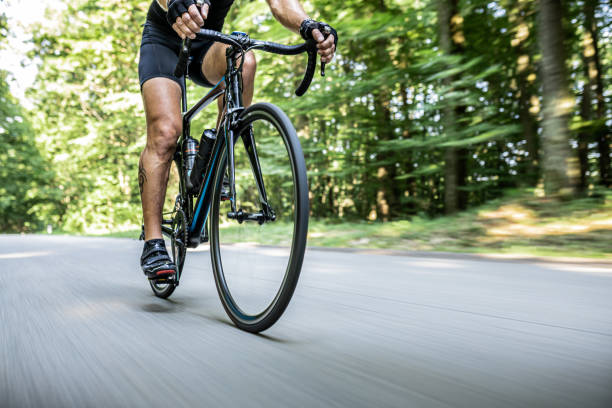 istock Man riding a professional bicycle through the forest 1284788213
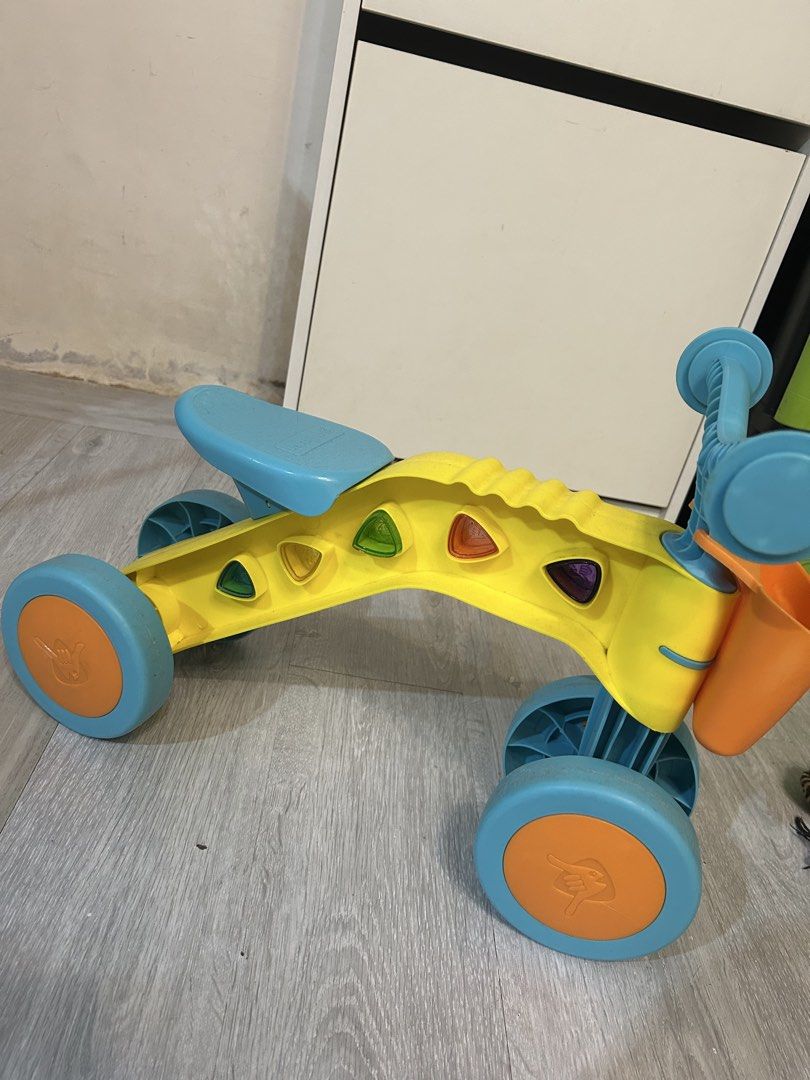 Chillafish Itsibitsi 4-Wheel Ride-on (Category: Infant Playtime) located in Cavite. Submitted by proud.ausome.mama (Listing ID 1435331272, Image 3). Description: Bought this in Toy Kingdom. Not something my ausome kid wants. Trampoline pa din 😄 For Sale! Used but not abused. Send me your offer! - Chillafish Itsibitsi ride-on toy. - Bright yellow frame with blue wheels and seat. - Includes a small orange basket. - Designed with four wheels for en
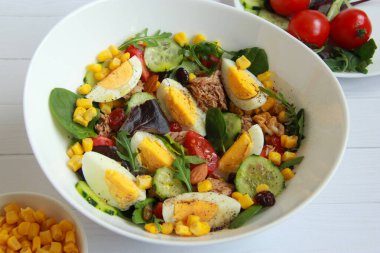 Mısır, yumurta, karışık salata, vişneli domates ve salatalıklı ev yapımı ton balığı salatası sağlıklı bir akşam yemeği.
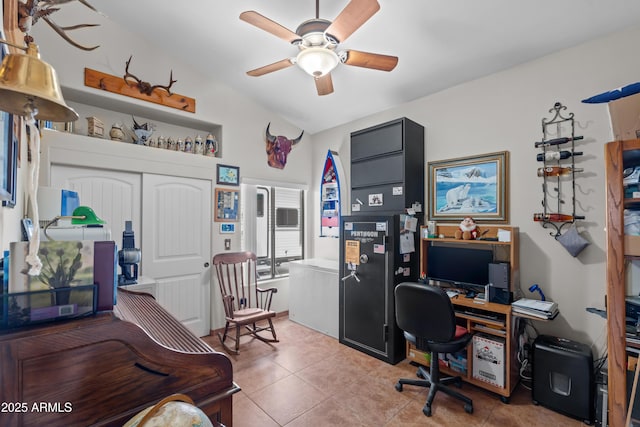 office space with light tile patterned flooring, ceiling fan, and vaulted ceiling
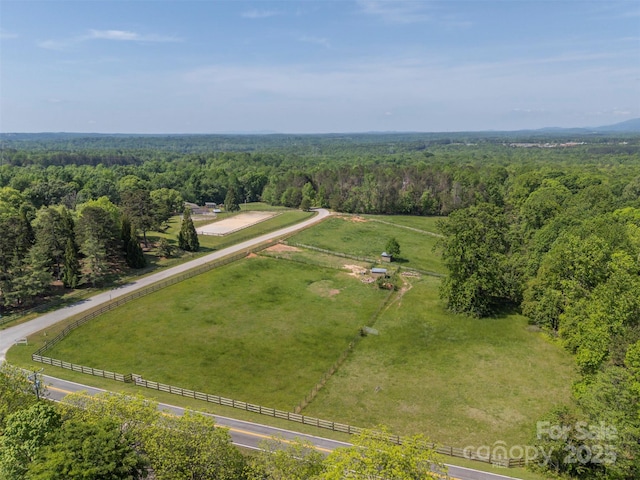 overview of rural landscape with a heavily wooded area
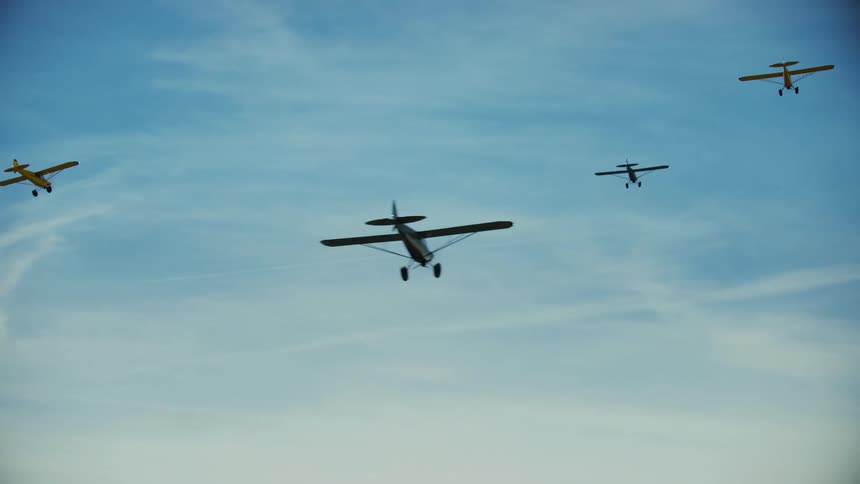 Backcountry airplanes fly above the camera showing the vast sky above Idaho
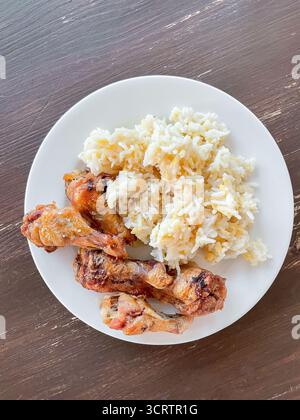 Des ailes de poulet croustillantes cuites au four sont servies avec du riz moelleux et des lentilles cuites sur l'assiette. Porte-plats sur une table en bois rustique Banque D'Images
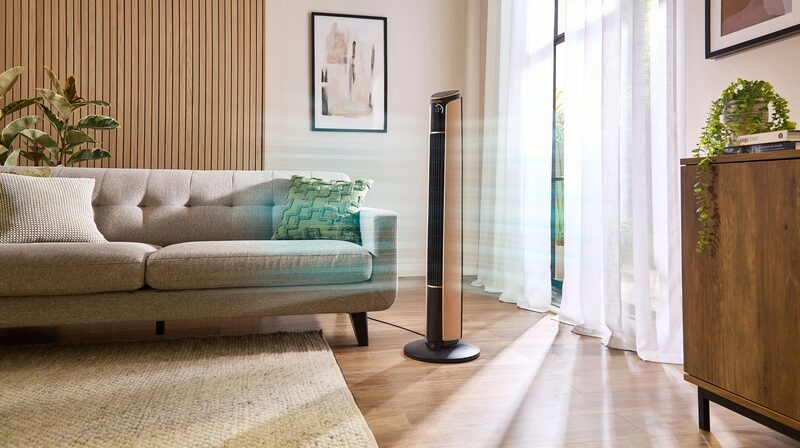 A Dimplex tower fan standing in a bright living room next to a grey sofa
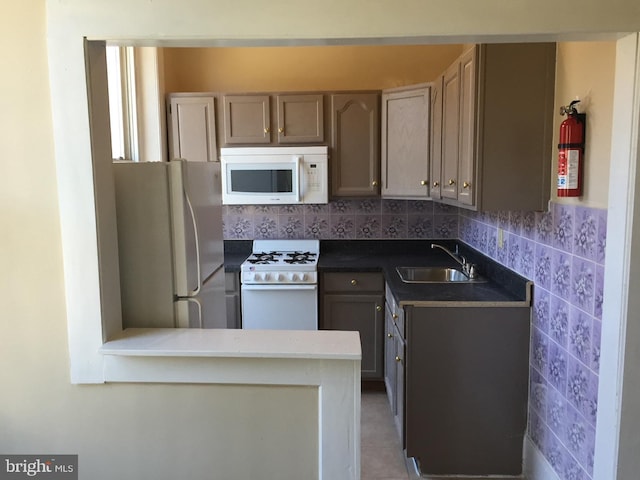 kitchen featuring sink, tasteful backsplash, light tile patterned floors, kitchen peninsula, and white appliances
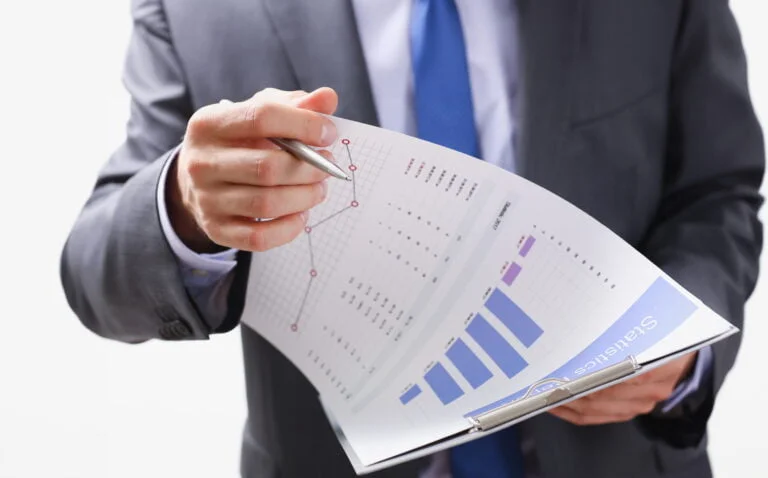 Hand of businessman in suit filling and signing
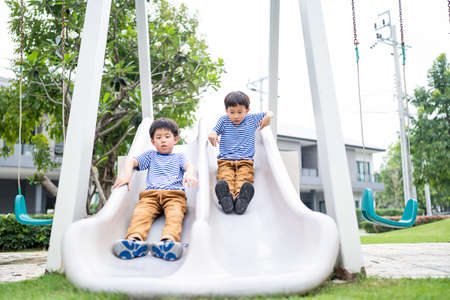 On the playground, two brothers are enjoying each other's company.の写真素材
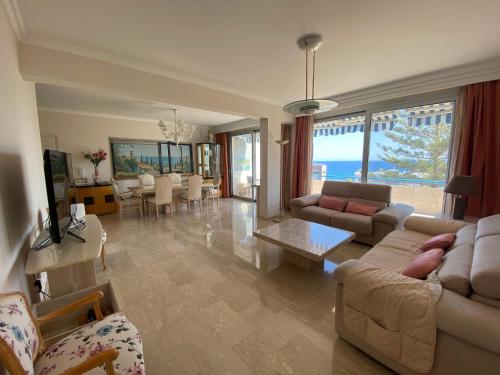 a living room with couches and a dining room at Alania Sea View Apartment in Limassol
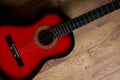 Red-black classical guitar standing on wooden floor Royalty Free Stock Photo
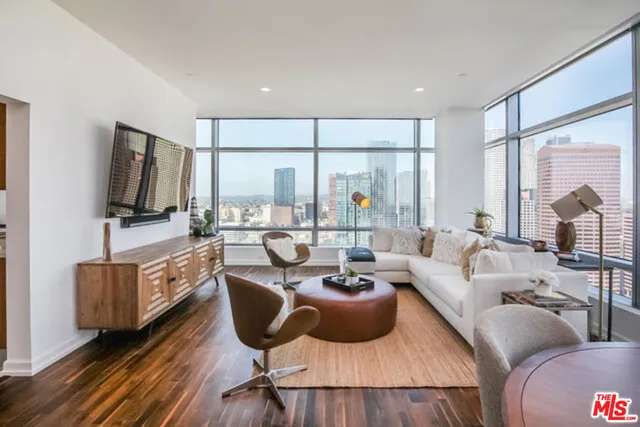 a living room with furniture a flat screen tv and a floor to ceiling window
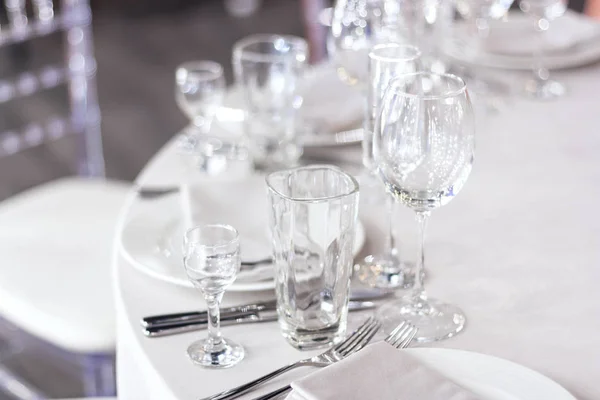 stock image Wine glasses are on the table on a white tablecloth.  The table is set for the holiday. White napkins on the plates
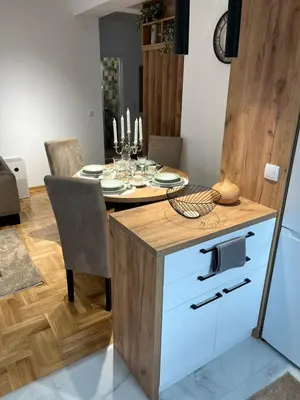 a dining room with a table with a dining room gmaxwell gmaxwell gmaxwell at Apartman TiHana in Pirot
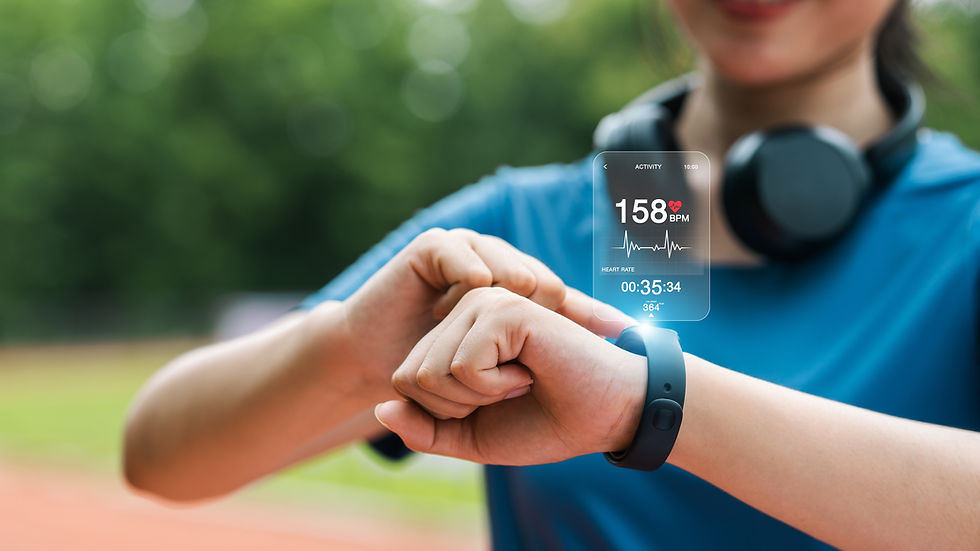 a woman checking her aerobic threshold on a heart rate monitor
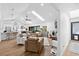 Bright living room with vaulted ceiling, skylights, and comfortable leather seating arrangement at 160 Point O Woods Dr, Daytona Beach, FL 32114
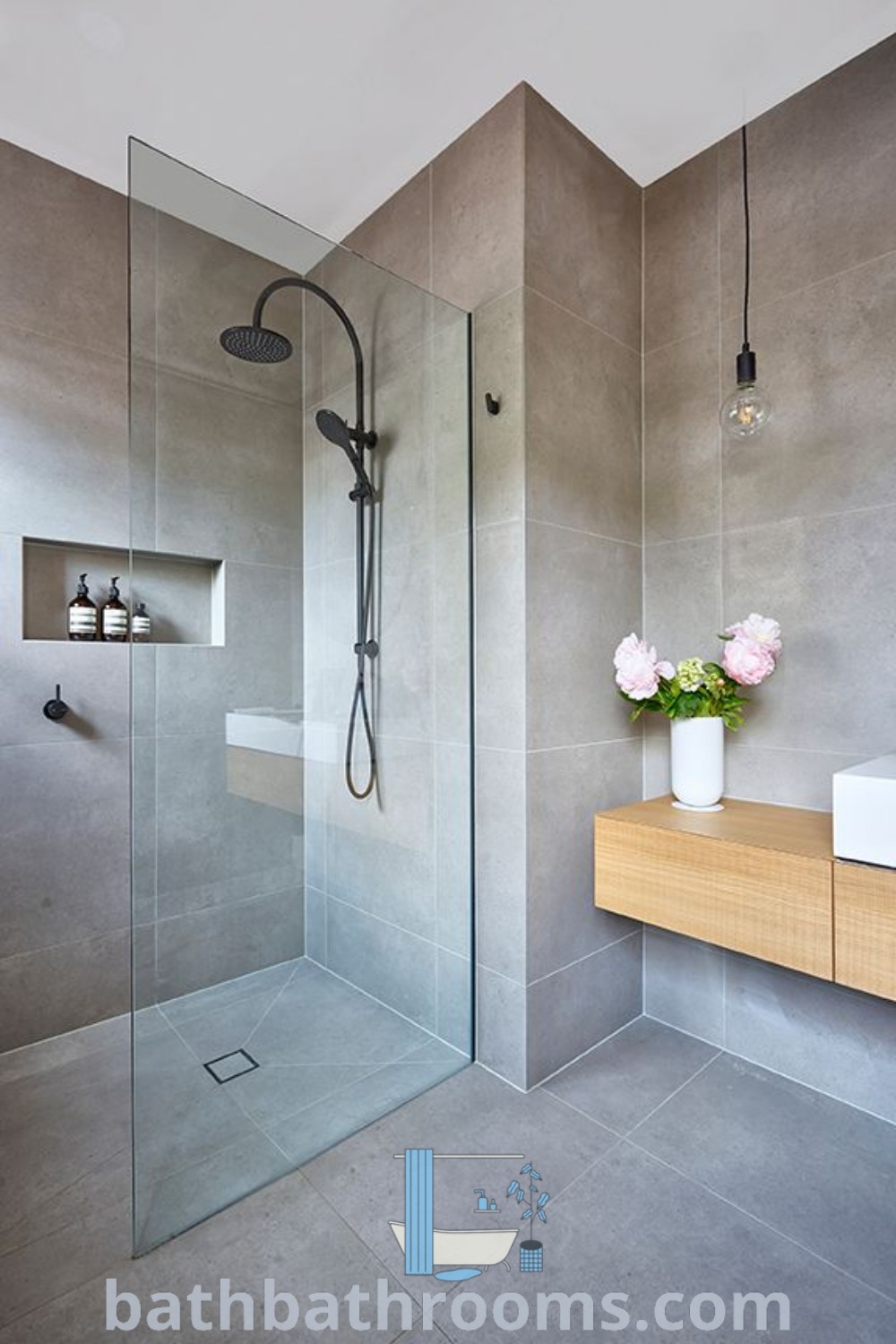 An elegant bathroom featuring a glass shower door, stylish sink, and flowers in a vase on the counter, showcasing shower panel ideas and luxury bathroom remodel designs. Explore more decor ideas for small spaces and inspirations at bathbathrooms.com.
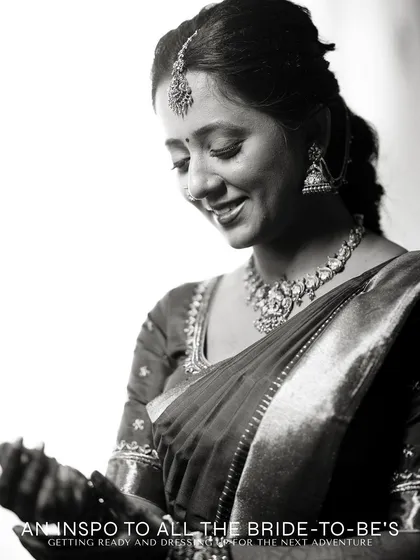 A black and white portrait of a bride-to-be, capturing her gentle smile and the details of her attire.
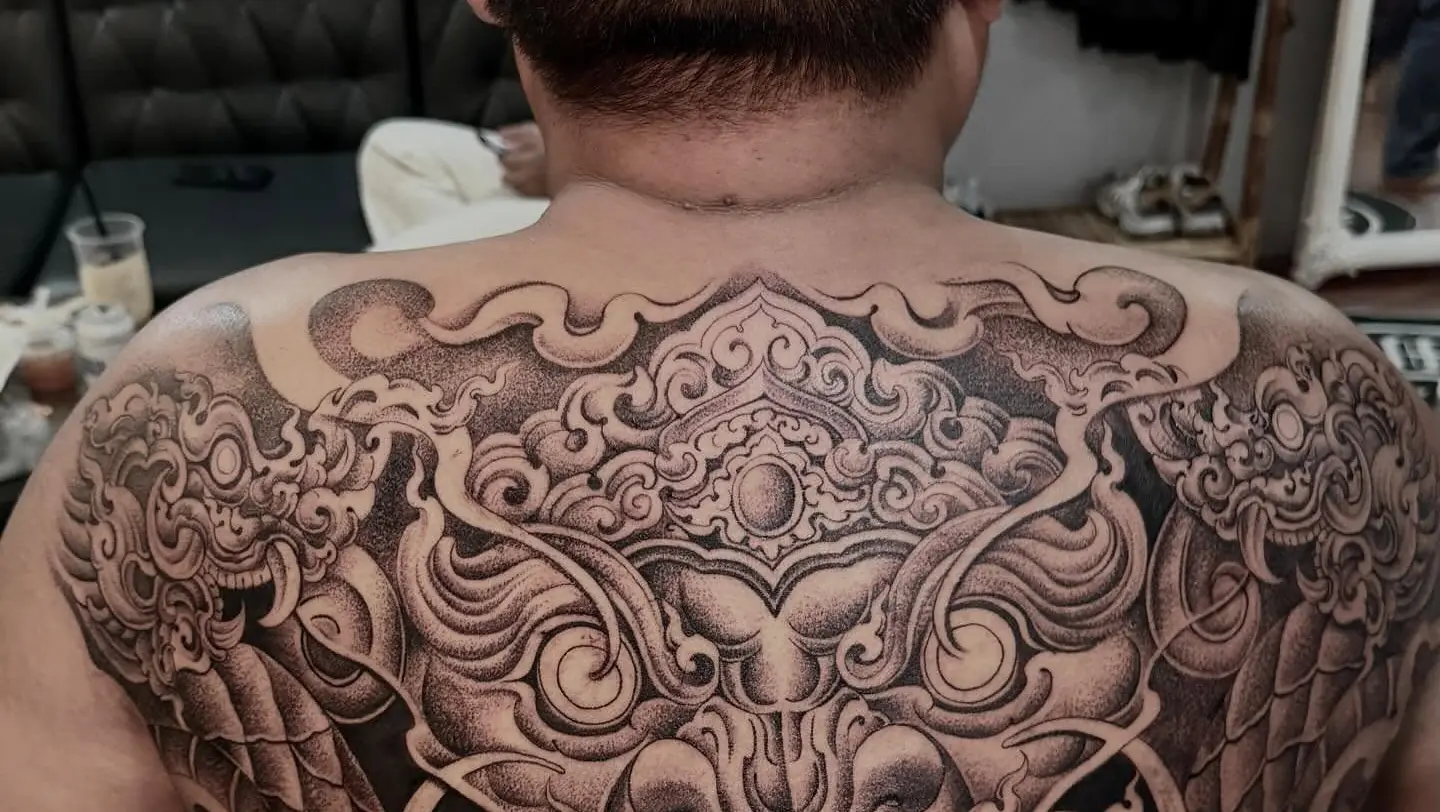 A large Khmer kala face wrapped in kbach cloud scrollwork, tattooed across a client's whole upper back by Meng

> **HOW TO COMPLETE THIS TASK**
Above are records to transcribe exactly; leave their pictures out.

> **RESULT OF THE EXERCISE**
 istock Man riding a professional bicycle through the forest 1284788213
 Chillafish Itsibitsi 4-Wheel Ride-on (Category: Infant Playtime) located in Cavite. Submitted by proud.ausome.mama (Listing ID 1435331272, Image 3). Description: Bought this in Toy Kingdom. Not something my ausome kid wants. Trampoline pa din 😄 For Sale! Used but not abused. Send me your offer! - Chillafish Itsibitsi ride-on toy. - Bright yellow frame with blue wheels and seat. - Includes a small orange basket. - Designed with four wheels for en
 Mısır, yumurta, karışık salata, vişneli domates ve salatalıklı ev yapımı ton balığı salatası sağlıklı bir akşam yemeği.
 office space with light tile patterned flooring, ceiling fan, and vaulted ceiling
 overview of rural landscape with a heavily wooded area
 Backcountry airplanes fly above the camera showing the vast sky above Idaho
 Des ailes de poulet croustillantes cuites au four sont servies avec du riz moelleux et des lentilles cuites sur l'assiette. Porte-plats sur une table en bois rustique Banque D'Images
 A Dimplex tower fan standing in a bright living room next to a grey sofa
 kitchen featuring sink, tasteful backsplash, light tile patterned floors, kitchen peninsula, and white appliances
 Hand of businessman in suit filling and signing
 On the playground, two brothers are enjoying each other's company.の写真素材
 a living room with couches and a dining room at Alania Sea View Apartment in Limassol
 Red-black classical guitar standing on wooden floor Royalty Free Stock Photo
 a living room with furniture a flat screen tv and a floor to ceiling window
 stock image Wine glasses are on the table on a white tablecloth.  The table is set for the holiday. White napkins on the plates
 a dining room with a table with a dining room gmaxwell gmaxwell gmaxwell at Apartman TiHana in Pirot
 a woman checking her aerobic threshold on a heart rate monitor
 Bright living room with vaulted ceiling, skylights, and comfortable leather seating arrangement at 160 Point O Woods Dr, Daytona Beach, FL 32114
 An elegant bathroom featuring a glass shower door, stylish sink, and flowers in a vase on the counter, showcasing shower panel ideas and luxury bathroom remodel designs. Explore more decor ideas for small spaces and inspirations at bathbathrooms.com.
 A black and white portrait of a bride-to-be, capturing her gentle smile and the details of her attire.
 A large Khmer kala face wrapped in kbach cloud scrollwork, tattooed across a client's whole upper back by Meng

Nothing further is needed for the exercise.